Ultra-processed foods dominate New Zealand diets, a new study has found. It’s causing a surge in diabetes, obesity, heart disease and depression. The scientists behind the study argue that these foods are often sold by major global corporations with great political and societal influence. They say that policy changes, such as food labelling, marketing restrictions, and taxes, are urgently needed to address the growing dominance of ultra-processed foods.

Ultra-processed foods likely comprise 50 to 60% of New Zealand’s diet, says global health expert Professor Boyd Swinburn at the University of Auckland. “The actual figure is not known, because New Zealand has not had a nutrition survey in adults for 18 years and in children for 23 years.”

He says that unhealthy diets and obesity are our biggest risk factors for disease and death in New Zealand, and our high intake of ultra-processed foods drives this. “Ultra-processed foods are harmful products and their marketing to children should be banned – New Zealand has the second highest rate of child obesity in the OECD, yet no policies to address this.

“We really need policies to create healthier food environments if we want to make a difference to our increasing rates of obesity, diabetes, and mental health problems. Many countries are taking serious action on ultra-processed foods, especially across Latin America, and they are getting results.”

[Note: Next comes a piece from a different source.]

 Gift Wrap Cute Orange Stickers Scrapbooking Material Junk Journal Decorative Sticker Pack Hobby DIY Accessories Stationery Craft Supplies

“Many countries have mandatory warning labels showing foods high in fat, sugar and salt, and New Zealand should follow suit,” Boyd says. Half the world has taxes on sugary drinks, yet New Zealand doesn’t. He says New Zealand needs a British-style Sugary Drinks Industry Levy, with the funding going towards communities’ and local food growers’ efforts to provide inexpensive, healthy foods.

Tips for eating clean

Eating clean is about choosing foods that support long-term health rather than following strict rules. Research consistently links higher whole-food intake with lower rates of obesity, diabetes, and heart disease, and diets rich in vegetables, whole grains, and lean proteins can reduce the risk of chronic illness by up to 30%.

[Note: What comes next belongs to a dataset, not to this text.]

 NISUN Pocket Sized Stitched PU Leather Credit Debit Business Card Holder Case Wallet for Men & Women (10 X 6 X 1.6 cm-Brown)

A simple starting point is to build meals around whole foods such as leafy greens, tomatoes, carrots, apples, bananas, kūmara, oats, brown rice, quinoa, beans, nuts and seeds. These ingredients offer fibre, vitamins and minerals that help keep blood sugar steady and energy levels stable.

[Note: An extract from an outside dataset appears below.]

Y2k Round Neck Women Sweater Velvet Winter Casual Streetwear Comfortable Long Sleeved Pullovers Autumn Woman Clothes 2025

Reading ingredient labels is another effective habit. Many packaged foods contain added sugars, preservatives or artificial flavours. Choose products with short, recognisable ingredient lists and avoid those with ingredients that sound overly chemical.

Cooking at home makes clean eating easier because you control the salt, sugar and fat in every meal. Simple dishes include vegetable stir-fries with tofu, chicken, or fish, served with steamed vegetables; lentil soups; grain bowls with roasted vegetables; or yoghurt topped with berries and nuts.

Hydration also matters. Drinking water supports digestion and reduces cravings for sugary drinks. Planning ahead helps too. Preparing snacks such as chopped vegetables, fruit, hummus, nuts, or boiled eggs reduces reliance on ultra-processed options at the last minute. Clean eating works best when the goal is balance rather than perfection, and consistent small choices add up over time.